Data driven sonification is bringing us huge opportunities regarding experimenting sound of “things”. Things can be an unemployment rate as well as the number of deaths everyday. It can be anything.

As MCT Master students, we wanted to sonify rainfall timeseries data for our python project and apperantly rainfall has a good understanding of harmony! For our project, we used rainfall timeseries data from kaggle which was collected from Power Data Access Viewer.

As it is described in kaggle website:
The POWER Meteorological data is prediction or observation given by NASA’s GMAO MERRA-2 assimilation model. The data collected is monthly frequency data for a particular latitude and longitude in Mumbai for the period 2000 – 2020. The data consists of the following variables:

  • Specific Humidity
  • Relative Humidity
  • Temperature
  • Precipitation (The data consist of precipitation as monthly sum of rainfall )
Do you hear rain singing?

Sound corpus

Firstly we created sound corpus which had three synthesis. Two synthesis were two different musical lines in A Minor and one was the combination of chords responding to the same musical line. As first job for sonification, we calculated the duration of each note from the corresponding midi file by checking start and end time of the first note. Later we used this duration in order to slice the wav file of musical line into multiple wav files of each single note.

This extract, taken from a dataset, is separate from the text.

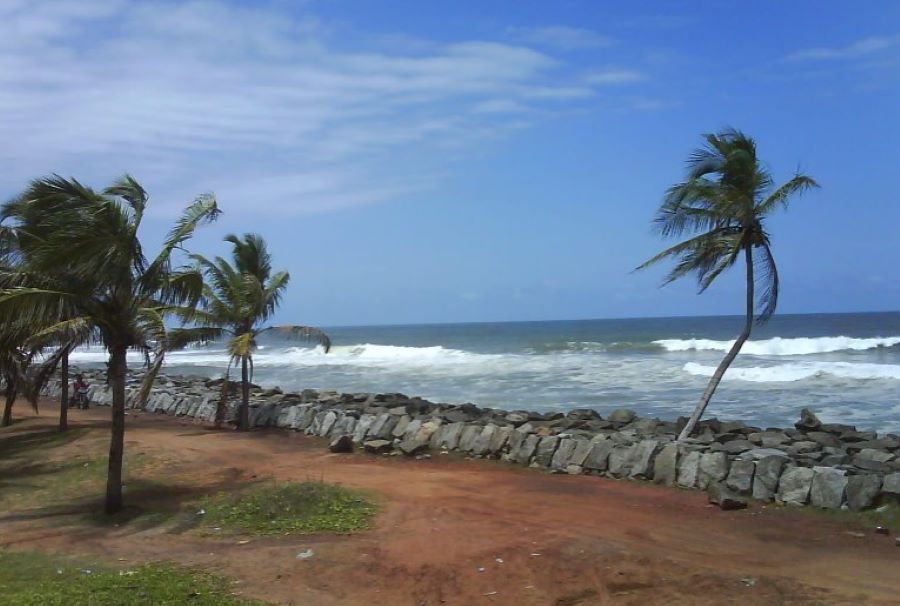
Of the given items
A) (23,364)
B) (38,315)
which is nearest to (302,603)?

At this point, we had 7 wav files for each synthesis with the note names A, B, C, D , E, F and G.

Mapping rainfall data

As second step, we extracted some arrays from our rain data like temperature, humidity and perceived temperature which was a multiplication of specific humidity and temperature. Afterwards we took these values as frequency and mapped them into midi numbers. By doing that, we were able to use “note_number_to_name” function of “pretty midi” library, in order to get note names for each array item.

At this point, we had multiple rain data which were mapped to note numbers and three different corpus data of wav files with note names.

Sonification process

As a final step of our sonification, we created three musical lines based on three synthesis and array data. For each corpus and rainfall array, we started iterating on the array and appending the sound of that note. One sonification was created by “temperature” data while the other two were created by “relative humidity” and “preceived temperature” data and all the data was ordered by time.

And there was our sonification! We summed three output signals and had one sound which was generated by rainfall data! We built conductors from rainfall data features and they played a song for us together!

We had some cracks between sounds which we couldnt fix yet, but we hope you enjoy listening it!